==== Supplied passage
3. Validate and Retry

Retries should be boring and specific. A retry for a transient network error is not the same as a retry for a safety refusal, a truncated response, or a local validator failure. Treat each case differently so your service does not amplify cost or hide bad data.

Classify failure modes

• Transport errors: retry with exponential backoff and jitter.
• Rate limits: honor provider retry timing when available and cap concurrency.
• Truncation: retry with a smaller prompt, higher output allowance, or narrower schema.
• Refusal: do not retry blindly; return a policy-aware application error.
• Validator failure: retry once with the same schema, then quarantine the sample for review.

import { TicketTriageSchema, type TicketTriage } from "./schema";
import { triageTicket } from "./llm";

function extractOutputText(response: any): string {
  const text = response.output_text;
  if (typeof text !== "string" || text.length === 0) {
    throw new Error("missing_output_text");
  }
  return text;
}

export async function triageWithRetry(ticket: string): Promise<TicketTriage> {
  const maxAttempts = 3;

  for (let attempt = 1; attempt <= maxAttempts; attempt++) {
    try {
      const response = await triageTicket(ticket);
      const parsedJson = JSON.parse(extractOutputText(response));
      const parsed = TicketTriageSchema.safeParse(parsedJson);

      if (!parsed.success) {
        throw new Error(`validator_failed:${parsed.error.issues[0]?.path.join(".")}`);
      }

      return parsed.data;
    } catch (error) {
      if (attempt === maxAttempts || String(error).includes("refusal")) {
        throw error;
      }

      const delayMs = 250 * 2 ** (attempt - 1) + Math.floor(Math.random() * 100);
      await new Promise((resolve) => setTimeout(resolve, delayMs));
    }
  }

  throw new Error("unreachable_retry_state");
}

For production, attach structured logs to each attempt. The minimum useful fields are schema_version, model, attempt, failure_type, latency, and request correlation ID. Avoid logging raw customer prompts unless your privacy policy and retention controls allow it.

Verification

Use a deterministic fixture before sending live traffic. The expected output should pass JSON.parse, pass TicketTriageSchema.safeParse, and contain no fields outside the schema.

const result = await triageWithRetry(
  "Customer says they were charged twice after upgrading their plan."
);

console.log(result);

Expected output

{
  "schema_version": "ticket_triage.v1",
  "category": "billing",
  "priority": "medium",
  "customer_visible_summary": "The customer reports a duplicate charge after upgrading their plan.",
  "needs_human_review": true,
  "confidence": 0.86
}

• The object has exactly six fields.
• category and priority are valid enum values.
• confidence is a number between 0 and 1.
• The schema version is stable for dashboards and replay jobs.

Troubleshooting

1. The API rejects the schema

Your generated schema may include unsupported keywords or nested constructs. Simplify the schema, remove advanced constraints, and test the exact JSON sent to the provider. Keep local validation stricter than provider validation when necessary.

2. The response validates but is semantically wrong

Schema validation proves shape, not truth. Add eval fixtures with known answers, track per-field accuracy, and use application rules for facts the model cannot infer reliably. For high-risk actions, route low-confidence or security-sensitive outputs to human review.

3. Retries increase cost without improving success

Stop retrying every failure as if it were transient. Break metrics down by failure type, prompt size, schema version, and model. If validator failures cluster around one field, redesign that field instead of increasing retry count.

What's Next

Once the basic loop is stable, move from ad hoc examples to contract tests and observability. Structured outputs are most valuable when every consumer can prove which schema version it accepted and why a failure was retried or rejected.

1. Add a golden fixture suite for common, adversarial, and empty inputs.
2. Emit metrics for validation failure rate, retry rate, refusal rate, and p95 latency.
3. Store schema versions beside outputs so migrations are auditable.
4. Run canaries before changing prompts, models, or schema fields.
5. Document the contract for downstream teams using examples that pass the validator.
========
■ **About this exercise**:
Edit the guide's text starting at "1. The API rejects" and ending at "increasing retry count.", and write that part out again with "eval fixtures" changed to "evaluation fixtures".
==== Listed records
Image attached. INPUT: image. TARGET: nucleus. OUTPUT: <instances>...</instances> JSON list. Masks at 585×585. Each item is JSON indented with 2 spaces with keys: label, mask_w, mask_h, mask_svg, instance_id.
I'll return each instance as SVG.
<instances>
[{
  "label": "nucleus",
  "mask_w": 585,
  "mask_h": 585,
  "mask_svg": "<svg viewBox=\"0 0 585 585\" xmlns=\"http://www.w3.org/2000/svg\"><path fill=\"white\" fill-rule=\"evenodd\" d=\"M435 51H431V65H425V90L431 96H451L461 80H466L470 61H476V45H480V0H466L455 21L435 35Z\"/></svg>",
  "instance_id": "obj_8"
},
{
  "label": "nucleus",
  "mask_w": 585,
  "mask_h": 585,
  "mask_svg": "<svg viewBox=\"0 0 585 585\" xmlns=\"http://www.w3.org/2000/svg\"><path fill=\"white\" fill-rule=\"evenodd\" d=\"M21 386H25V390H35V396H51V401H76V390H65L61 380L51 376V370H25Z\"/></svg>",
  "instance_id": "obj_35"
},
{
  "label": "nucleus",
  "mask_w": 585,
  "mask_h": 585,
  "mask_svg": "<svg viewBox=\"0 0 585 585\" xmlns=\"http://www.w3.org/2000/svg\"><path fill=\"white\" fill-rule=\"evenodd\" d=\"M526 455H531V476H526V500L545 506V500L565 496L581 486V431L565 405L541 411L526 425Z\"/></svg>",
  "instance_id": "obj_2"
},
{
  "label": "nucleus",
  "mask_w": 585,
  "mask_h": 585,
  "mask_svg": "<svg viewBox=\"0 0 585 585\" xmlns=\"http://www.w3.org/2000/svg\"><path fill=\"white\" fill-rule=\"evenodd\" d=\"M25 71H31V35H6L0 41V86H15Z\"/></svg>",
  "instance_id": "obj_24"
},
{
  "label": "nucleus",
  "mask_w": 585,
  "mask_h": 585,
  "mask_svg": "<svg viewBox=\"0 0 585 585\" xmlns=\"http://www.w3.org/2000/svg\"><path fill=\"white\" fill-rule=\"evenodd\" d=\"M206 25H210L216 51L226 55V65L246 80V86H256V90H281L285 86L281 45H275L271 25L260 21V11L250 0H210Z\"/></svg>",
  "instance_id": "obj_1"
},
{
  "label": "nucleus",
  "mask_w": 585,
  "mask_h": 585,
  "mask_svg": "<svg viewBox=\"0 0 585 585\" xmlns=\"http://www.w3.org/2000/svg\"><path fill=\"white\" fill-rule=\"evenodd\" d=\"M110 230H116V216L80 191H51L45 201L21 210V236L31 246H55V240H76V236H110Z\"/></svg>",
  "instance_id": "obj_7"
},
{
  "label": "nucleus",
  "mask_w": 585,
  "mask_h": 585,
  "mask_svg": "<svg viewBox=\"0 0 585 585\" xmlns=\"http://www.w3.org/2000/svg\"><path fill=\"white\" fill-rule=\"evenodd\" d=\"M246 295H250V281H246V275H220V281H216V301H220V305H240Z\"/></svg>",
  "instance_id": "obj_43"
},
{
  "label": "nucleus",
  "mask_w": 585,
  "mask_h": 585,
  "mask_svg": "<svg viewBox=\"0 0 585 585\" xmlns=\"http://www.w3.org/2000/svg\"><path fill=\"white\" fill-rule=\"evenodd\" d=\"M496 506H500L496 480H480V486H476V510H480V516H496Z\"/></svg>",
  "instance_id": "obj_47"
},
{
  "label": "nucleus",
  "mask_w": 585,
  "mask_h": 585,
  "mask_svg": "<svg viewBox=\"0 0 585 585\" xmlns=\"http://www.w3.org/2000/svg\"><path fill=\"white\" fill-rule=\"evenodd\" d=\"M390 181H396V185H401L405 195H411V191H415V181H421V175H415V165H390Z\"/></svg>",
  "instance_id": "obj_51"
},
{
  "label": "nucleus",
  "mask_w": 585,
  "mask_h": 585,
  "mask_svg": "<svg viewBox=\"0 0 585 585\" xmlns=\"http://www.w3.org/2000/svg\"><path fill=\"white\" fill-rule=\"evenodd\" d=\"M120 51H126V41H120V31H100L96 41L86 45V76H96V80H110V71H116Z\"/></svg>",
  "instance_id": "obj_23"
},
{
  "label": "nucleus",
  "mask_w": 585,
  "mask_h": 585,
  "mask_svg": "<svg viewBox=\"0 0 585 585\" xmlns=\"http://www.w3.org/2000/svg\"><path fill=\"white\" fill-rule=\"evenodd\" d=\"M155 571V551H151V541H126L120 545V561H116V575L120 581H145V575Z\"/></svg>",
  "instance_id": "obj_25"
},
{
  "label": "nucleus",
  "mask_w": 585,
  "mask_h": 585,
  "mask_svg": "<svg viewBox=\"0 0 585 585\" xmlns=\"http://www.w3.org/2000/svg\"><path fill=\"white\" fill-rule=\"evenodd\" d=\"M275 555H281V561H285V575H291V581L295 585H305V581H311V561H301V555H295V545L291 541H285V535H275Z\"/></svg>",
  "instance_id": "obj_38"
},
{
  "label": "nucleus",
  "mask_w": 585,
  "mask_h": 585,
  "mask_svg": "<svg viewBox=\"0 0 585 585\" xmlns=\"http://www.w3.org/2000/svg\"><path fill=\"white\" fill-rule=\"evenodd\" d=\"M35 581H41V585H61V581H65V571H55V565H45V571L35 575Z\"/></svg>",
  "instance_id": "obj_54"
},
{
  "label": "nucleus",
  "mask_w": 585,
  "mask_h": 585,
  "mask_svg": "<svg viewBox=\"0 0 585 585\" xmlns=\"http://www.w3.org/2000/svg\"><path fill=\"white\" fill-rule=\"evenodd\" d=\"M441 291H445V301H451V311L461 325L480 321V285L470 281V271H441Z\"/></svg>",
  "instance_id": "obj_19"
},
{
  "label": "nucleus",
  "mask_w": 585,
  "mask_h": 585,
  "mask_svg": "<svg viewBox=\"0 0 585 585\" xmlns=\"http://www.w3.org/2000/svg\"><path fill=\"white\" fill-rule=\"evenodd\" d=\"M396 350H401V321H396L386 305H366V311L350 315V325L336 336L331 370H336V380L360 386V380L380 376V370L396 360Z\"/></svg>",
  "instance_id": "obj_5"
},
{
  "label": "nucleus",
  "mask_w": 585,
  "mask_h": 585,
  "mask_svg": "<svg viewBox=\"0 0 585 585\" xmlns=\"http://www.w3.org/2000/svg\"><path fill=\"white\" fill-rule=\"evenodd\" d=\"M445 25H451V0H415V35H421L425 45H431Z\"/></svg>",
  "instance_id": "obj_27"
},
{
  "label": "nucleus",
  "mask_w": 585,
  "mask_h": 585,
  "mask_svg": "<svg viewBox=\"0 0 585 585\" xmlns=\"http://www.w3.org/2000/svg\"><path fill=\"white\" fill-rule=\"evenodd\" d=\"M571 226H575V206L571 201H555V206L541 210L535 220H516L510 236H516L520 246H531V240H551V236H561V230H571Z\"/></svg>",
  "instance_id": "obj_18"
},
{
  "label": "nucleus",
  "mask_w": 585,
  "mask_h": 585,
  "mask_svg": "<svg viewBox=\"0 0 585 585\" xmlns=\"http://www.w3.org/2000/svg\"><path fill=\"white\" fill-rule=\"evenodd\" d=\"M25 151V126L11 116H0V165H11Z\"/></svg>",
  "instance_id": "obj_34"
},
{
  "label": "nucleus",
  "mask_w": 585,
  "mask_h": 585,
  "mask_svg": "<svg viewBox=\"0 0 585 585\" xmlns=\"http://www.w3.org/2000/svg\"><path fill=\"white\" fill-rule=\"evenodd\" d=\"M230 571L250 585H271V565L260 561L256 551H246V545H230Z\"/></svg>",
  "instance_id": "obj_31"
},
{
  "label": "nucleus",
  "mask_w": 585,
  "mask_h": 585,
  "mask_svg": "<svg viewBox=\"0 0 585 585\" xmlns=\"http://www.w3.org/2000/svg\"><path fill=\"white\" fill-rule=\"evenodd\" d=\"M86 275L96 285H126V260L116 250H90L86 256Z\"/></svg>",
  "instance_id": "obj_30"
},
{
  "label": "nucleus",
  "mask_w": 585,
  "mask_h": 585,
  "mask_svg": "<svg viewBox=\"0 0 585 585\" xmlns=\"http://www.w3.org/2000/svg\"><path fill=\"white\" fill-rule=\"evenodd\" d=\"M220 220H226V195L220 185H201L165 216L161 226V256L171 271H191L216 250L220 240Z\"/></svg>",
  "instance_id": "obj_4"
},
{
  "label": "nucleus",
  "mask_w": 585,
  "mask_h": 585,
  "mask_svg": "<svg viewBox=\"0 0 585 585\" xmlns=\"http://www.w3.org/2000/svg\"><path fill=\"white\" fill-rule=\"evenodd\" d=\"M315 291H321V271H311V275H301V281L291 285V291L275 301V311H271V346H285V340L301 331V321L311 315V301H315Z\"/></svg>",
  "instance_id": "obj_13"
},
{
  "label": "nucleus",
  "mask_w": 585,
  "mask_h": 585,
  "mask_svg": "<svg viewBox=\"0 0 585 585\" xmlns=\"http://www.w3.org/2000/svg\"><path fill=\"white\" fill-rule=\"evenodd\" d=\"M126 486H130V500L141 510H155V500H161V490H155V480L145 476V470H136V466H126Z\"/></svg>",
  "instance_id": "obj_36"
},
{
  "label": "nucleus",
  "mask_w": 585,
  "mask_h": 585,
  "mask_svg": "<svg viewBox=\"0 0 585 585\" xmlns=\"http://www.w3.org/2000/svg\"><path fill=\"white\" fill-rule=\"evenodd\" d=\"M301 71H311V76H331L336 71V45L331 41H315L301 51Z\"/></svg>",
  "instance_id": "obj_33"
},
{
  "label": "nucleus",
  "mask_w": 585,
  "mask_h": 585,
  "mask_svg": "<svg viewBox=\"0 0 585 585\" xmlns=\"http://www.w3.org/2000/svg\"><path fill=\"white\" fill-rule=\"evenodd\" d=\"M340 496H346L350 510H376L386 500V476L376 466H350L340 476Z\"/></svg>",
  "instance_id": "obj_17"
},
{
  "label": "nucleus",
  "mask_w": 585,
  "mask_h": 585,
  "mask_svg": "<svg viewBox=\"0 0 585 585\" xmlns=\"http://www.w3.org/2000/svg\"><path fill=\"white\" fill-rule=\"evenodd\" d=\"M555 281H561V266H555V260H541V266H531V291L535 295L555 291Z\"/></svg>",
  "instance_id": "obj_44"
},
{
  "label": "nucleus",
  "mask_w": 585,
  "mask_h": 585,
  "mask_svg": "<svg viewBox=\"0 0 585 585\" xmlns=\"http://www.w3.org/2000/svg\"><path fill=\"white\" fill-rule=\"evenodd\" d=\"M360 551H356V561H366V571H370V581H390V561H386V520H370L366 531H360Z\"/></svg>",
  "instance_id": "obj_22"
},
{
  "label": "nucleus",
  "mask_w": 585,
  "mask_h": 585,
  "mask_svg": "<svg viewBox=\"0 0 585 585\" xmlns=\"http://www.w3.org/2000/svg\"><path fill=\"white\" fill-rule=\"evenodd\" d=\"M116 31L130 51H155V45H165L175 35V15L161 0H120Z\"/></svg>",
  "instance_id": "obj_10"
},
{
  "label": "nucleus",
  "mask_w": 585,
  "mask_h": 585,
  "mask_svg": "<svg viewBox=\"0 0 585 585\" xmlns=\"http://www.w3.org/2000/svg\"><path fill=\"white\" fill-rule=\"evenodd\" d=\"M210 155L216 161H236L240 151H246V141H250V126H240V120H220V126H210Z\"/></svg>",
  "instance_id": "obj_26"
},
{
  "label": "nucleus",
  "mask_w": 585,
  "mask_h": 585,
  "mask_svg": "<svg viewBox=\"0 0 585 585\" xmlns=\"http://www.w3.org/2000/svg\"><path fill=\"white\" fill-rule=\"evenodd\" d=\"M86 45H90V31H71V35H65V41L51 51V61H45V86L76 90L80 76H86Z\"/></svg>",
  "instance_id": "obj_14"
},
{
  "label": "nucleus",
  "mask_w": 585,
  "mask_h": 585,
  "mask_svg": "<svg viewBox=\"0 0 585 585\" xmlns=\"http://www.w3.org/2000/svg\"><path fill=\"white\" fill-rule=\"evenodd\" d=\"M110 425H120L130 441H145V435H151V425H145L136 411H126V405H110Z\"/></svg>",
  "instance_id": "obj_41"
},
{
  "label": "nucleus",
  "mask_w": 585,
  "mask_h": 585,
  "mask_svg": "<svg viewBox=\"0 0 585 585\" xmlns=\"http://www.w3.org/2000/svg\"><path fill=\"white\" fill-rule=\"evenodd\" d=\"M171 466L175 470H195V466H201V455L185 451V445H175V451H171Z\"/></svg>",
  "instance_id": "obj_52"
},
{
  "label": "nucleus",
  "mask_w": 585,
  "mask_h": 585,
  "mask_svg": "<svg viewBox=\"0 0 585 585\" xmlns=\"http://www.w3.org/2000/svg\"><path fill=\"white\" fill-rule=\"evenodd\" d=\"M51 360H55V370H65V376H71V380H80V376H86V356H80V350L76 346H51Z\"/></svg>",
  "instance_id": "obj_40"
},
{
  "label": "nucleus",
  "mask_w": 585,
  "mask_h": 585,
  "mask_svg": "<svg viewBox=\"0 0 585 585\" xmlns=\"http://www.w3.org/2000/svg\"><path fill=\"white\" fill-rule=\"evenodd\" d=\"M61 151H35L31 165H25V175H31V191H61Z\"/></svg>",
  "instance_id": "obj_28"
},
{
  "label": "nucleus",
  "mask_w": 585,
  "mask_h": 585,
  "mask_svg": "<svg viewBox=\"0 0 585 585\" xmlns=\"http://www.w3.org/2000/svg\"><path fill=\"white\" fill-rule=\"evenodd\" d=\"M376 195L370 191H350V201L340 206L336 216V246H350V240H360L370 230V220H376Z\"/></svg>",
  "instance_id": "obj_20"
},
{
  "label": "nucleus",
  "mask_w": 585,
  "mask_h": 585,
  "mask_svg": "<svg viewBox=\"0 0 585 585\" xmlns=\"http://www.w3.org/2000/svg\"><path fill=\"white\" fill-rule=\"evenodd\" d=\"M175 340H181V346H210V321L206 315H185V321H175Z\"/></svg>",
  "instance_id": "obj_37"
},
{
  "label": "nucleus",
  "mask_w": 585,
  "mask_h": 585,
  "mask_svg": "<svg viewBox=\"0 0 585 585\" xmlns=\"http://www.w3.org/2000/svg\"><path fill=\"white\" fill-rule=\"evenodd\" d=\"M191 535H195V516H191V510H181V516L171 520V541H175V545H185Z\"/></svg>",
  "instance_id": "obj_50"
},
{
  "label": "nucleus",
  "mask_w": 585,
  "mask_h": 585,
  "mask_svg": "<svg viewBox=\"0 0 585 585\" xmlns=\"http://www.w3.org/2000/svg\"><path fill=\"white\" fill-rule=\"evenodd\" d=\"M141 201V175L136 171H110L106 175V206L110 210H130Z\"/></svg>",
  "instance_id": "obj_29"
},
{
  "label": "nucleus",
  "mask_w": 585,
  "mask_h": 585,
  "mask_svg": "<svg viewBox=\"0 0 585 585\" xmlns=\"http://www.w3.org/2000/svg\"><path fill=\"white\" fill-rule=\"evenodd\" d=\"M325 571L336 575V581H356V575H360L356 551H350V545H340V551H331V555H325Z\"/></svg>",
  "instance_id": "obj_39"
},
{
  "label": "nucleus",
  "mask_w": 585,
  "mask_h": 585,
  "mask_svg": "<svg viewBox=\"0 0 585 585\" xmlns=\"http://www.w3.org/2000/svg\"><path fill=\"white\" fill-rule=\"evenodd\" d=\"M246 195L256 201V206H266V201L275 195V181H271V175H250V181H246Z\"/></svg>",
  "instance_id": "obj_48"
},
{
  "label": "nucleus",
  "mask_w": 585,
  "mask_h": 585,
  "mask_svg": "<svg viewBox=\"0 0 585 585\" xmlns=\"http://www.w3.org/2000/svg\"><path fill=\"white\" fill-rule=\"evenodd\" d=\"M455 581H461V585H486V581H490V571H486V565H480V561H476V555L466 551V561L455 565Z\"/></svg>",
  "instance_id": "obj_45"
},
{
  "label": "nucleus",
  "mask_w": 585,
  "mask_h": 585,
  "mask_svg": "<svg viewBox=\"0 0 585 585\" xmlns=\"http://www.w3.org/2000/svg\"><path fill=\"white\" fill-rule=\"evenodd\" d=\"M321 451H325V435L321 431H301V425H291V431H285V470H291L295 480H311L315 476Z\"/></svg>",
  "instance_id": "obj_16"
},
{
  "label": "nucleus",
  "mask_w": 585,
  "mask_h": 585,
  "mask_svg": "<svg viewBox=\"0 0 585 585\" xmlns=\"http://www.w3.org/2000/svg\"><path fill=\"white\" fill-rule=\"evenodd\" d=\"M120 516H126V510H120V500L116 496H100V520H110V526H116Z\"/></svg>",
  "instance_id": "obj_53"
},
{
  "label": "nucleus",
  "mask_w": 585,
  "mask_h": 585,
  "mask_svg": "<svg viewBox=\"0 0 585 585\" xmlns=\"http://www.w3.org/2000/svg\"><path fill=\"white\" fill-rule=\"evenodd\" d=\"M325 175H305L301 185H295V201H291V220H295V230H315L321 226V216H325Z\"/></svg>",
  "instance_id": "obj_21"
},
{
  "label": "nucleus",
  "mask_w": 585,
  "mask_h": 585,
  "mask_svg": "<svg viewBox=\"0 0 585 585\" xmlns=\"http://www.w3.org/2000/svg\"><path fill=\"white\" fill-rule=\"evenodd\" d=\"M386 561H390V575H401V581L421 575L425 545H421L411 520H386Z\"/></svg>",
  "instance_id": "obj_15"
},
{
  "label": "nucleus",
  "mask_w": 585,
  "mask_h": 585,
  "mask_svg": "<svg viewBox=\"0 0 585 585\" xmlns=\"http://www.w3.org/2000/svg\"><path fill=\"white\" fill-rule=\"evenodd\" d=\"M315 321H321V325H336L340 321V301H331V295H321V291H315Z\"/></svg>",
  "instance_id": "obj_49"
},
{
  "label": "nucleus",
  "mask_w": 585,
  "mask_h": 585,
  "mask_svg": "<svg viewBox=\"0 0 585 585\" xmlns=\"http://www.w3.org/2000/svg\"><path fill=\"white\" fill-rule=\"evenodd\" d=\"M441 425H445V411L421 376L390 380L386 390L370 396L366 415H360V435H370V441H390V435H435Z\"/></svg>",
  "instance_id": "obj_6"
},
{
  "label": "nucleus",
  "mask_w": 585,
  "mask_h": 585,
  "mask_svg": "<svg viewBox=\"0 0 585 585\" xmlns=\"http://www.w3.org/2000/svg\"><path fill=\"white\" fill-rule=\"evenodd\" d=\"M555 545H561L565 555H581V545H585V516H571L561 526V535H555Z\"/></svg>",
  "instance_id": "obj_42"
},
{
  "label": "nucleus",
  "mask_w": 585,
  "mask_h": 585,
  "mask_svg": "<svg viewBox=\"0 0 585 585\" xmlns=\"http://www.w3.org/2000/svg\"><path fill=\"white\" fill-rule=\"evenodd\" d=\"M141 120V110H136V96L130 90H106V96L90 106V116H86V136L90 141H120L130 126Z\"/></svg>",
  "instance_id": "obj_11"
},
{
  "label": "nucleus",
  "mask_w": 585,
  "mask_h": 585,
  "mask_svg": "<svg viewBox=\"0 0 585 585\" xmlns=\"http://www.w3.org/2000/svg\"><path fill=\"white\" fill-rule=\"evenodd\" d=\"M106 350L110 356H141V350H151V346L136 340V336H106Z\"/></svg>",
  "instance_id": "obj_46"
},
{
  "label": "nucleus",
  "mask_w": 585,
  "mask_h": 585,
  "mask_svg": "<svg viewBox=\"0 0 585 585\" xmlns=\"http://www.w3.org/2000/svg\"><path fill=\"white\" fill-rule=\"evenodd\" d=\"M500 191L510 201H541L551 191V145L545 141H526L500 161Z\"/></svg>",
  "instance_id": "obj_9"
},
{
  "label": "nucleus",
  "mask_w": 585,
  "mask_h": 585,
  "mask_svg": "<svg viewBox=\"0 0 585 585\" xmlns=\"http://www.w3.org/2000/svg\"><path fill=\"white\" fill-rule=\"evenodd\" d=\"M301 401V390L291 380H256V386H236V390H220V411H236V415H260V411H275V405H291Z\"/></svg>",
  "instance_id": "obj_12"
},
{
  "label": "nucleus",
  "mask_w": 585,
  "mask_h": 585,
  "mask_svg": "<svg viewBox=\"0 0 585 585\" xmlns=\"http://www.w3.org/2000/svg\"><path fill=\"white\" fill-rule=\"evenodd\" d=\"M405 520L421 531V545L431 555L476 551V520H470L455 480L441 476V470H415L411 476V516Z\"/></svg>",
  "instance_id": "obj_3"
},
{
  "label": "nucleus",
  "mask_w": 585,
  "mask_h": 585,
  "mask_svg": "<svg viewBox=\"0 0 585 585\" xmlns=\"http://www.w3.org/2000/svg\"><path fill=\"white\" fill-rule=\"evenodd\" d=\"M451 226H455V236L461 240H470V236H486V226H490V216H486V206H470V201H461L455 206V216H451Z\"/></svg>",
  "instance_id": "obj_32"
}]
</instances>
========
■ **Output of the exercise**:
1. The API rejects the schema

Your generated schema may include unsupported keywords or nested constructs. Simplify the schema, remove advanced constraints, and test the exact JSON sent to the provider. Keep local validation stricter than provider validation when necessary.

2. The response validates but is semantically wrong

Schema validation proves shape, not truth. Add evaluation fixtures with known answers, track per-field accuracy, and use application rules for facts the model cannot infer reliably. For high-risk actions, route low-confidence or security-sensitive outputs to human review.

3. Retries increase cost without improving success

Stop retrying every failure as if it were transient. Break metrics down by failure type, prompt size, schema version, and model. If validator failures cluster around one field, redesign that field instead of increasing retry count.